Do you plan to open a restaurant abroad anywhere ever? I don’t know. It may happen, it may not. At this point I’m focusing on Vegas and LA, but we’ll see what happens. I keep an open mind about things.

How’d you get the title of rock n’ roll chef by Rolling Stone? I had this table in the kitchen at the Plaza, and people could come in and eat right there in front of all the cooks when they would actually be serving on a busy night. Then I would ask you what you would like to eat, and I’d prepare your meal. It was actually Paige Powell — a friend of mine — who really started getting a lot of personalities, musical people, artists to come in and eat there. Then it just kind of grew once people found out that INXS was eating there and Stephen Sprouse and Francesco Clemente. I was actually quite intimidated by all these celebrities, and I’d just try to make people happy, be really friendly, make them enjoy themselves. I used to give them a sketchbook at the end of every meal, and they could draw whatever they wanted or take photographs for it. I still have a ton of books from those dinners.

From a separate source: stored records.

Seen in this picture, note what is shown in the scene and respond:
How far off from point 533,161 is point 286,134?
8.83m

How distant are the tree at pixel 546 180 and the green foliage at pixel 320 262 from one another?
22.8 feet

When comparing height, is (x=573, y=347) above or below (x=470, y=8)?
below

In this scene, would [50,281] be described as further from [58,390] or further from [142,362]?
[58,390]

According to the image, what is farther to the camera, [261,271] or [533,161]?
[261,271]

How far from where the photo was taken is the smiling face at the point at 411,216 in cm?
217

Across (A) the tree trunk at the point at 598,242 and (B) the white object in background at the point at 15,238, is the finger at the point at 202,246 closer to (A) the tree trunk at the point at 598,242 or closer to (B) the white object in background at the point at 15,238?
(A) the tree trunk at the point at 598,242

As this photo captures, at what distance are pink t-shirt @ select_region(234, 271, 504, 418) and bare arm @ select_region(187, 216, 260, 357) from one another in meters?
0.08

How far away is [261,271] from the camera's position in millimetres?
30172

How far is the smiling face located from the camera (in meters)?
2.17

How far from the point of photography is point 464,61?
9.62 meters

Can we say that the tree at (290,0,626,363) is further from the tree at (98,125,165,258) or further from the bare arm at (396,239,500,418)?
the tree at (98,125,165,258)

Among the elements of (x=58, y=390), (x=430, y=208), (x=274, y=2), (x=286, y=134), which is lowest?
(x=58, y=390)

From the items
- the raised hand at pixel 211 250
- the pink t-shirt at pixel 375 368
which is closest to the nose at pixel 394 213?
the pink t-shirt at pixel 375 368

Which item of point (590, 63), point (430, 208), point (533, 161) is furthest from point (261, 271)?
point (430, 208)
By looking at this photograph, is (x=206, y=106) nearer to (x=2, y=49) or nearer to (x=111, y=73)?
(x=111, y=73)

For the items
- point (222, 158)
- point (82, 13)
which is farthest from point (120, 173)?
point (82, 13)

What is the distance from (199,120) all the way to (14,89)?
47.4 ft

How did it feel when they gave you this title? I never know how to take any of those things. You go to work everyday, you work hard, these things come out, and it’s like wow, that’s pretty cool. They wrote about me! I grew up in Evanston, in Bay Bridge Island. I read this magazine every day, and it kind of blows me away that I was even able to reach that.

Favorite Hangs: I go to this Japanese restaurant called Raku, and I like to eat there, late nights. I also really like raw food, and I go to a couple of raw food restaurants here in Vegas. The best bar in town is the Double Down. It’s the happiest place in the world. It’s a real rock-and-roll down-and-dirty bar.

What are you doing tonight? I’m going to be heading to Palms Place in Vegas and then I’ll be heading to Cathouse.

Were there any celebrities that excited you when they came into your restaurants? There are so many people who pop into my head — and I’m really cautious about name-dropping — but one of the many is Richard Branson. He came in and got dinner at one of my restaurants this one time, that was pretty exciting for me. This guy has accomplished so much in his life. He’s an explorer; an adventurer, a humanitarian, and a really unique man. I spoke to him for a few minutes. He was very busy working on one of his new flights that had just started, but it was just fascinating to watch him. He remained so relaxed, and interacted with everyone around him.

Mentors? Jean-George Vongerichten is one of my mentors. I traveled the world for him; I went to London, Hong Kong. He had 2 restaurants when I started working with him, and I helped him open 14, then went my own way when I got an opportunity to open my own place. Another one is Andre Soltner (master chef and dean of classic studies at the French Culinary Institute). He used to have Lutece in New York City. I worked for him before I went to cooking school, when I filled in for someone else for three months. It was the first time I wore a chef’s jacket and chef’s pants. It kind of changed my life. Mario Batali’s also one of my icons, but more because he was a friend of mine. I look up to him because of what he’s accomplished. He’s taken what he does well and he’s taken it to the people. He’s a real person reaching out, and trying to show everyone what real food is.